Small business recovery in the United Kingdom
When the Coronavirus pandemic hit, we knew that there was going to be an unprecedented downturn in business across most of our major sectors. We’ve been closely monitoring how our small business owners have been affected, particularly very small businesses that don’t have access to a financial lifeline.
The eight sectors we’ve been following are: medical services, outdoor markets, catering and delivery, grocery, professional services, cafes and restaurants, apparel, and beauty and barber services.
The data we’ve collected gives us a look at how sectors across our key European markets (Germany, France, UK, Italy) are recovering now that social distancing rules are starting to relax and businesses are reopening.
Our numbers indicate how things might develop in each country as they emerge from lockdown, with positive trends in mainland Europe that bode well for the United Kingdom.
How did we make our predictions?
Our real-time data gives a quantitative analysis of the impact of the lockdown on very small to medium-sized businesses. We looked at the weekly percentage change in relation to pre-lockdown expected transaction totals.
We created our expectations based on historic weekly growth rates – and used those figures to see what stage countries were at in terms of business recovery.
From lockdown to opening doors
Across our key European markets, lockdown restrictions were put into place throughout March. Thankfully, the spread of the virus slowed and we saw businesses being allowed to reopen across Europe.
Italy began their lockdown on March 11th, before opening small non-essential shops such as book stories from April 14th, followed in early May by the reopening of restaurants and bars providing takeaway services.
France’s lockdown started on March 17th, easing restrictions in specific areas on May 11th, but maintaining stricter rules in hotspots like Paris.
Germany went into lockdown on March 22nd – opening smaller retail shops from April 20th, followed by restrictions on all shops being lifted in early May (with masks and social distancing still in place).
The UK was the last of our four key markets to enforce lockdown on March 23rd. From June 1st, certain open-air businesses and markets were allowed open, followed by a mass reopening of businesses across a number of sectors on June 15th.
Sector recovery so far
As you can see on our recovery barometer, some sectors are already seeing more transactions than in our other key European markets – and there are stand out trends across other sectors that could mean great things for business recovery in the UK.
After the lockdown, businesses such as chiropractors, pharmacies, and massage therapists saw a sharp dip in transactions – dropping by more than 80% in mid-March.
By early April, the sector started to recover, with German businesses almost reaching projected transaction counts at levels expected before the pandemic.
This sector showed a surprising resilience throughout the lockdown – with businesses adapting to the situation by introducing curbside delivery and accepting contactless payments.

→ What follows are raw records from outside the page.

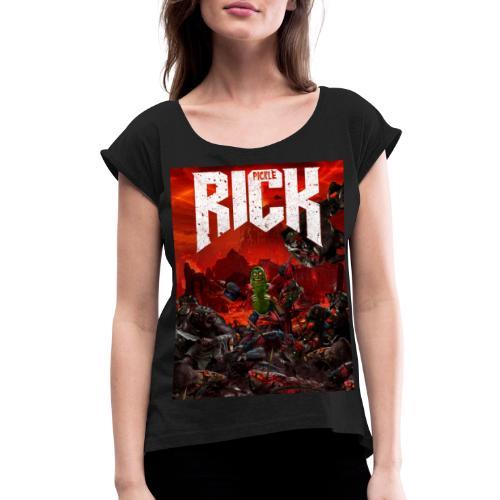 Pickle Doom - Women's Roll Cuff T-Shirt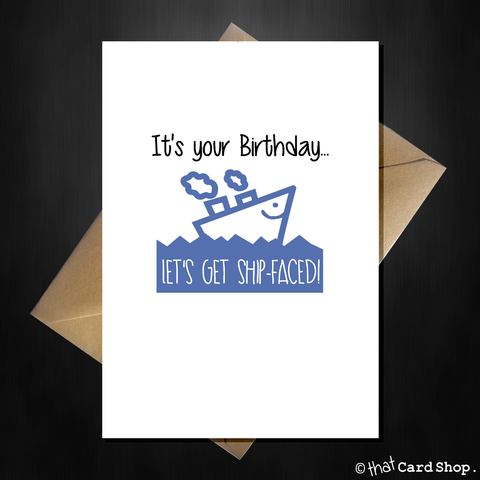 Naughty Birthday Card - Let's get Ship Faced!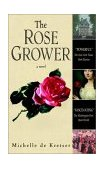 Rose Grower 2001 9780553381214 Front Cover
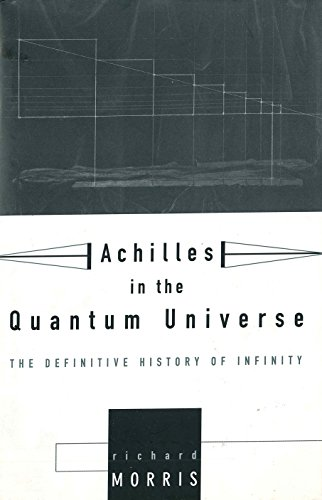 Achilles In the Quantum Universe: The Definitive History Of Infinity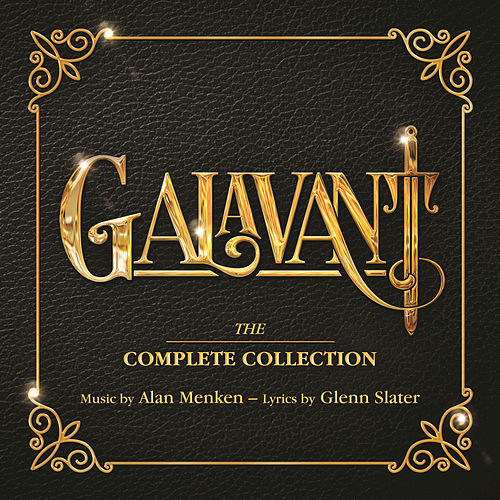 Galavant: The Complete Collection (Original Television Soundtrack) de Cast of Galavant
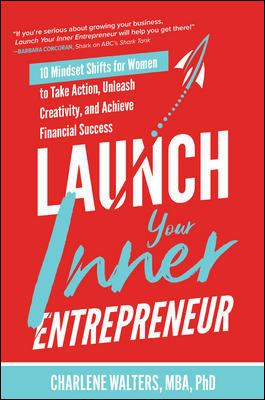 Launch your inner entrepreneur : 10 mindset shifts for women to take action, unleash creativity, and achieve financial success image cover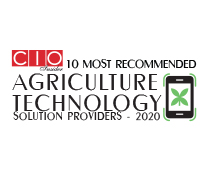 10 Most Recommended Agriculture Technology Solution Providers - 2020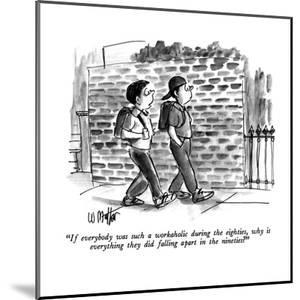 """""""If everybody was such a workaholic during the eighties, why is everything?"""" - New Yorker Cartoon by Warren Miller"""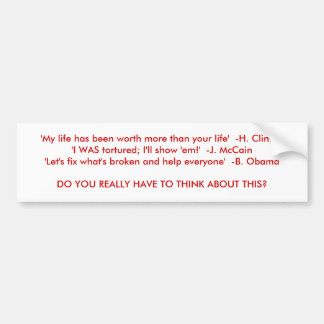There is no choice in 08 car bumper sticker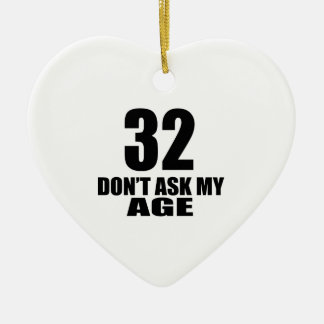 32 Do Not Ask My Age Birthday Designs Ceramic Ornament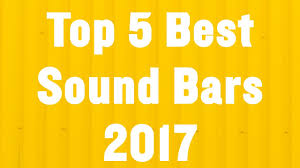 Top 5 Best Sound Bars Reviews 2017 | Best Sound Bars - YouTube How To Hang A Sound Bar Using The Sanus Sa405 Mount Top 5 Tv Sound Bars Best Soundbar Deal Uk The Best Deals For Christmas 2017 10 Selling Soundbar Speakers Reviews And Comparison Models Make Your Better Time Wireless Soundbars Of Vizio Vs Samsung 4k Home Audio _ Youtube Vertically Driven Product 792551b Overhead Mounting Bracket Bar Cyber Monday Bose Solo System Bluetooth Review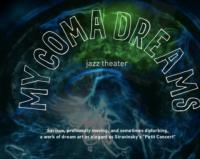 Columbia University's Program in Narrative Medicine Presents MY COMA DREAMS, 3/2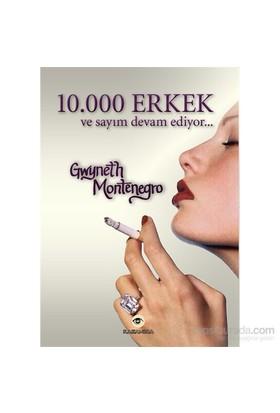 10.000 Erkek Ve Sayım Devam Ediyor...-Gwyneth Montenegro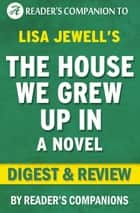 The House We Grew Up In: A Novel By Lisa Jewell | Digest & Review ebook by Reader's Companions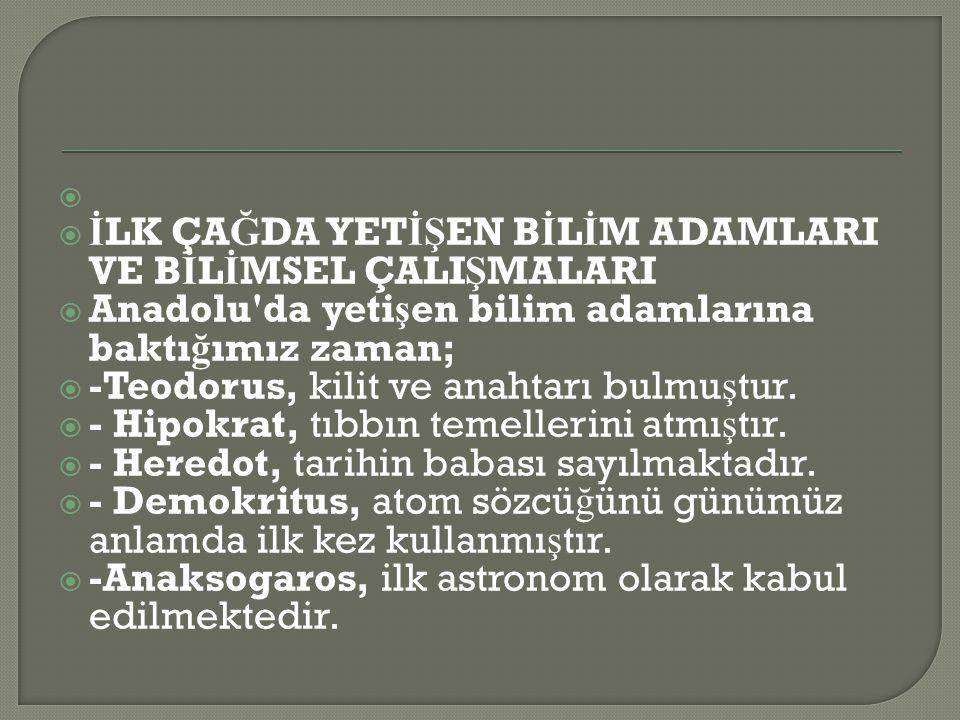 İLK ÇAĞDA YETİŞEN BİLİM ADAMLARI VE BİLİMSEL ÇALIŞMALARI. Anadolu da yetişen bilim adamlarına baktığımız zaman;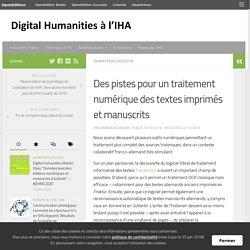 Traitement numérique des textes imprimés et manuscrits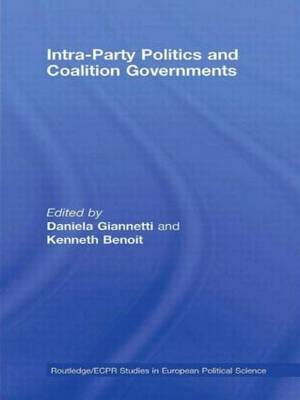 Intra-Party Politics and Coalition Governments - Routledge/ECPR Studies in European Political Science (Hardback)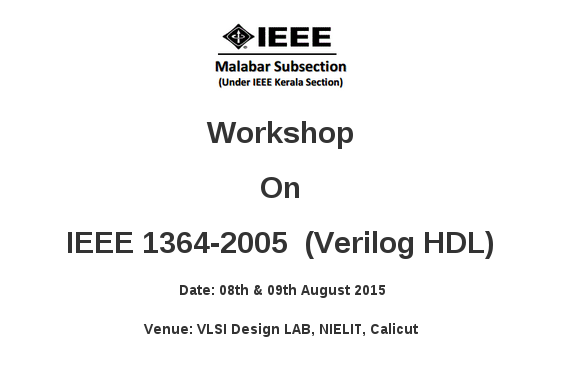 Workshop On IEEE 1364-2005 Verilog HDL, National Institute of Technology, August 8-9 2015, Calicut, Kerala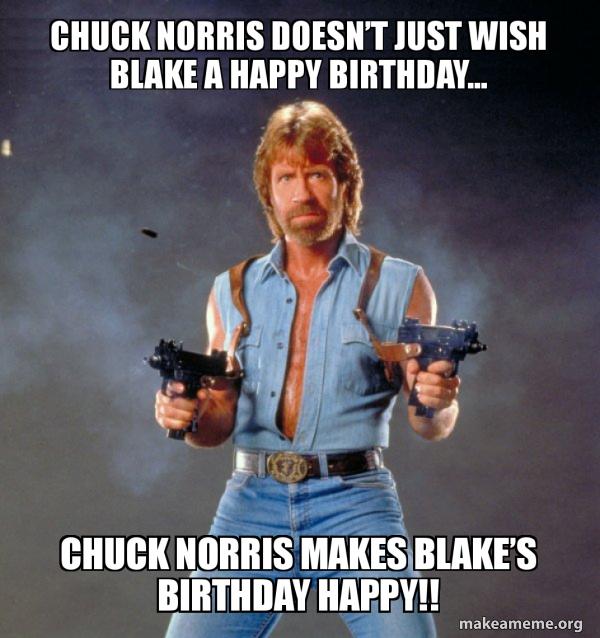Chuck Norris Doesn T Just Wish Blake A Happy Birthday Chuck Norris Makes Blake S Birthday Happy Chuck Bday Make A Meme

After the lifting of lockdown restrictions in Germany, this sector has seen a particularly strong recovery. The United Kingdom saw a significant number of people in this sector adopting contactless payment options, particularly since the payment limit was increased to £45.
Catering and Delivery
There was a sharp drop in transactions following the lockdown, but similarly to outdoor markets, this sector managed to adapt their business models to cope with the crisis. The fall in transactions lasted for around two weeks from the beginning of the UK lockdown, before bouncing back.
Due to an increase in online transactions as more people started to order their supermarket shops online, the grocery sector was the only one to see a rise in transactions.
The increase was most notable in Italy – while in the UK, after a small drop in sales towards the end of March, sales picked up again directly after.
As the situation improves, we’ll be keeping a close eye on the continued growth across all of our markets, to make sure we’re aware of any significant trends – and to keep our predictions as accurate as possible.
We’re continuing to look for new ways for small businesses to be successful by working on new products and services that make it easier to take payments and do business in even the most unpredictable of climates.